# jaw installation HELP



## blowefosho (Jan 29, 2008)

Hey guys got my first coyote and was wanting to do my own rug mount on it. I got on van ***** to order the rug form and was going to buy the natrual jaws series with the open mouth form. Was wondering how hard itll be to install the jaw into the form without much taxidermy experience? Should i just pay the extra $15 and have them install it before they ship it out? Any input would be great!


----------



## speedimager (Nov 2, 2006)

It may be helpful for you to have Van ***** install the jawset. 
It will be a good guide if you want to try and install one at a later date.


----------



## mattynj (Jan 8, 2009)

It's not difficult at all.

-Cut either the lower jaw off or the top of the jaw. (if its a rugshell with wood bottom, you'll have to cut off the top of the form.

-next place the upper jawset on the form and trace the outline with a sharpie.

-repeat for lower jawset.

-dremel out a shallow depression for the jawsets to slip into.

-test fit the jawset.

-if needed, dremel away more of the form.

-I'm never afraid of removing too much foam because it's very easy to resculpt areas using apoxie sculpt. So dont go overboard on carving the form, but if you accidentally go too far...simply rebuild with apoxie sculpt.

-Once satisfied with the positioning, install the jawset with glue. I use Mohr Jaw Juice...but you could use epoxy or another glue of your choice.

-Glue the tongue to the bottom jaw.

Requirement 1
Please copy the jawset installation thread word for word, from "-I'm never afraid" to "the bottom jaw.".
Requirement 2
Continue the jawset installation thread from its last line.

Input data
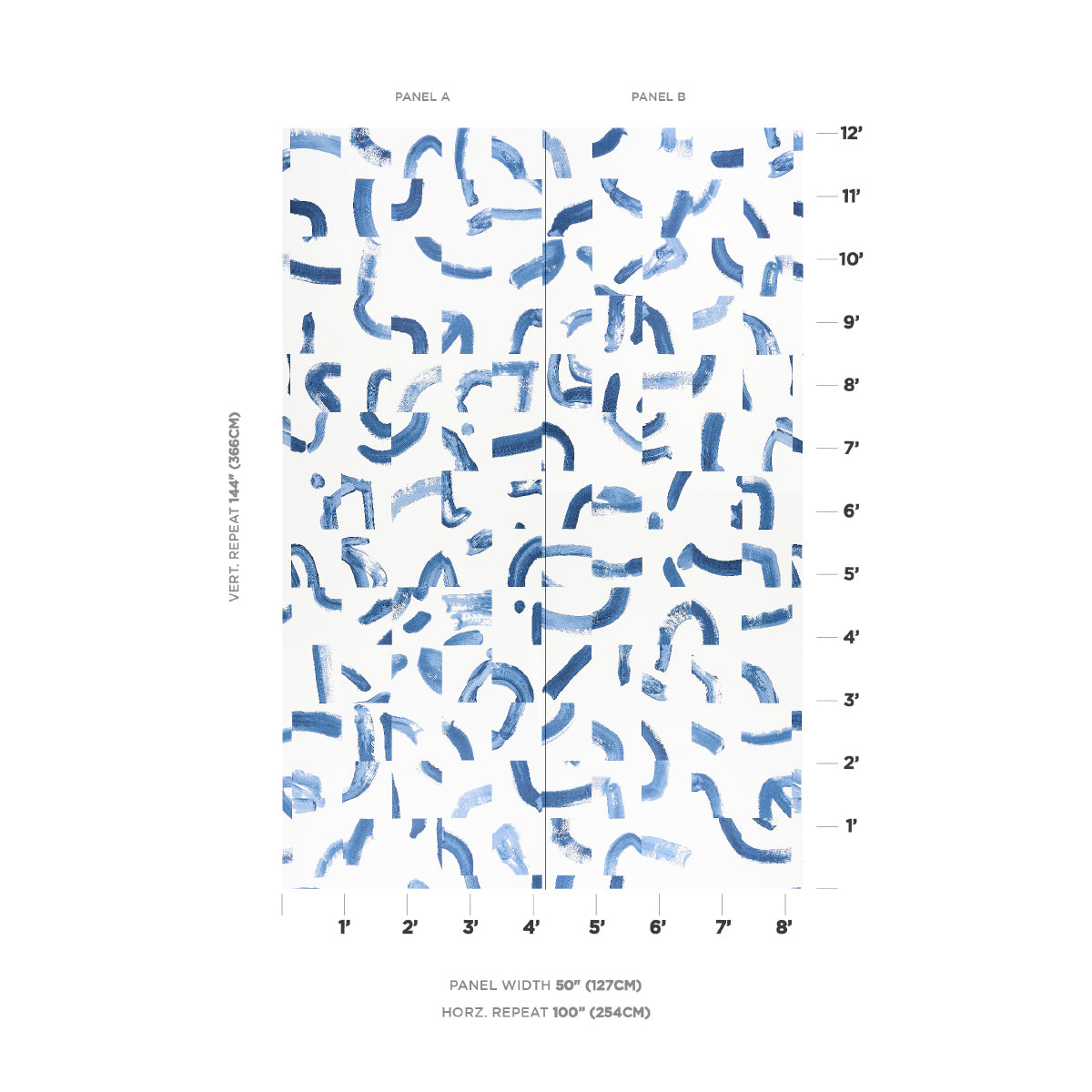 SCHUMACHER  CAROLINE Z HURLEY SEPIESSA PANEL SET   BLUE   - 5009494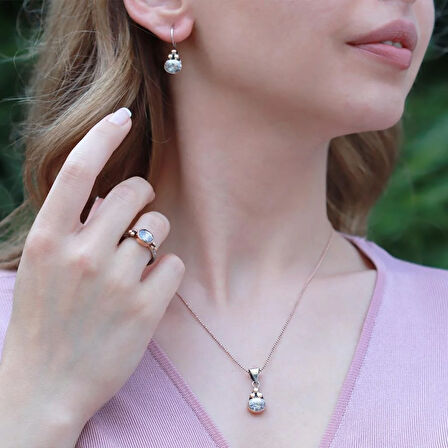 Zirconia Gümüş Otantik Set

Final answer 1
-I'm never afraid of removing too much foam because it's very easy to resculpt areas using apoxie sculpt. So dont go overboard on carving the form, but if you accidentally go too far...simply rebuild with apoxie sculpt.

-Once satisfied with the positioning, install the jawset with glue. I use Mohr Jaw Juice...but you could use epoxy or another glue of your choice.

-Glue the tongue to the bottom jaw.

Final answer 2
-Reassemble the form. I usually use a couple small t-pins or thin wire to hold it in the correct place while epoxy sets up.

-The seam should fit back together nicely, without much gap at all. But a little sanding and critter clay to smooth the transition might be necessary.

*dry fitting is the most critical part. dont glue anything until you're happy with the position.

*I also mist the whole mouth set with a few coats of glossy sealer to give it a wet look. More heavy coats the further back in the mouth to give the look of saliva. but you can do that after you paint.

I'm also relatively new to taxidermy (2 years and working on my 11th project) and self-taught, so there may be other ways, but this has worked for me on two open mouth mounts. One was a red fox lifesize, the other a black bear rug.

If you're uncomfortable, let VanDykes install it, but no harm in trying it yourself. Doubtful you could mess it up...it really is pretty simple.

Good luck.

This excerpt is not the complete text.